# Quick M9/92 question



## Anarius (Mar 8, 2008)

Do Model 92 grips fit the M9? I'm picking up a M9 with crimson trace grips and I just don't like them, so I want to put factory stock on, but can only find model 92 grips. Incidentally, does anyone want some crimson trace M9 grips?


Thanks,


----------



## Wyatt (Jan 29, 2008)

I believe the stock grips are the same for both the 92 and M9. You might PM Mike Barham since he would know for sure.

May I ask what it is you do not like about the CT grips? Is it the bulkier size or what.


----------



## Scratchshooter40 (Jun 17, 2008)

*M9/92 grips*

The M-9 and 92 grips are identical. I have a pair of standard Beretta plastic grips in an old Hogue plastic case that the Hogue Panel style rubber grips (like those found on the Inox 96 and 92 have). You are welcome to them. Just PM me you address and I'll mail them. I have more comfort and security with the Hogue panel style (without finger grooves) on my two 96's.

By the way, I have the LaserMax LMS-1441 in my Bruniton finish 96. Dead on accurate and does not add any bulk. 3 year warranty and so far no issues.


----------



## DJ Niner (Oct 3, 2006)

Scratchshooter40 said:


> The M-9 and 92 grips are identical. I have a pair of standard Beretta plastic grips in an old Hogue plastic case that the Hogue Panel style rubber grips (like those found on the Inox 96 and 92 have). You are welcome to them. Just PM me you address and I'll mail them. I have more comfort and security with the Hogue panel style (without finger grooves) on my two 96's.
> 
> By the way, I have the LaserMax LMS-1441 in my Bruniton finish 96. Dead on accurate and does not add any bulk. 3 year warranty and so far no issues.


That's a very generous offer, Scratchshooter40. Thanks for making a fellow shooter's life a little easier/brighter!

I should mention, however, that the older Beretta 92 grips may not fit properly on the newer frames that have the large-headed hammer pin that sticks-out slightly and rides in a groove on the bottom edge of the slide (broken slide capture mod from the factory). If I remember correctly, the (left?) grip has to have a circular relief cut for the larger head of the newer hammer pin; older guns had a flush-fitting pin, so no relief cut was needed. I suppose a handy person with a moto-grinder could carve a relief cut in the appropriate spot of the older style grip, if done with care (panel is not very thick in this area).
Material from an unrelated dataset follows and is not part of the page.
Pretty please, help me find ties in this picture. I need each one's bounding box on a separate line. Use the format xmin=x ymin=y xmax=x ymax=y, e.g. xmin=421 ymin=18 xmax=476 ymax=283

It's also possible that the guns in question are both of the same approximate vintage, and the grips will work without modification. Just thought I'd mention it, as I've seen this type of problem crop-up before with the M9/92FS.


----------



## Scratchshooter40 (Jun 17, 2008)

*92/96 grip generations*

Roger that on the grip difference in the generation of the handgun. Hogue Grips come with an insert that can and does need to be used depending on the age of the handgun and its hammer pin. The grips I have are from a 96 purchased last year to replace an older model. Hope they will serve in this instance.


----------



## DJ Niner (Oct 3, 2006)

Scratchshooter40 said:


> ...
> Hogue Grips come with an insert that can and does need to be used depending on the age of the handgun and its hammer pin.
> ...


I did not know this; handy info to have! Thanks again!


----------



## Anarius (Mar 8, 2008)

Cool, thanks.

I will PM you when I get the gun. I don't like the laser grips because my hands are TOO large (yes, even though its a m9). The laser housing interferes with my grip. Its not bad and I'd use them in a pinch, but I'd prefer not to have them.

Thanks again.


----------



## Scratchshooter40 (Jun 17, 2008)

No problem. I also have a pair of Hogue panel style rubber grips like I use on mine taking up space in my parts drawer. I also have fairly large hands and you can have them if you want them. I will mail also. Try an inox with the black rubber grips at your local gunshop. If that works for you, I'll send the Hogue, if not I'll send the OEM plastic. Your call.


----------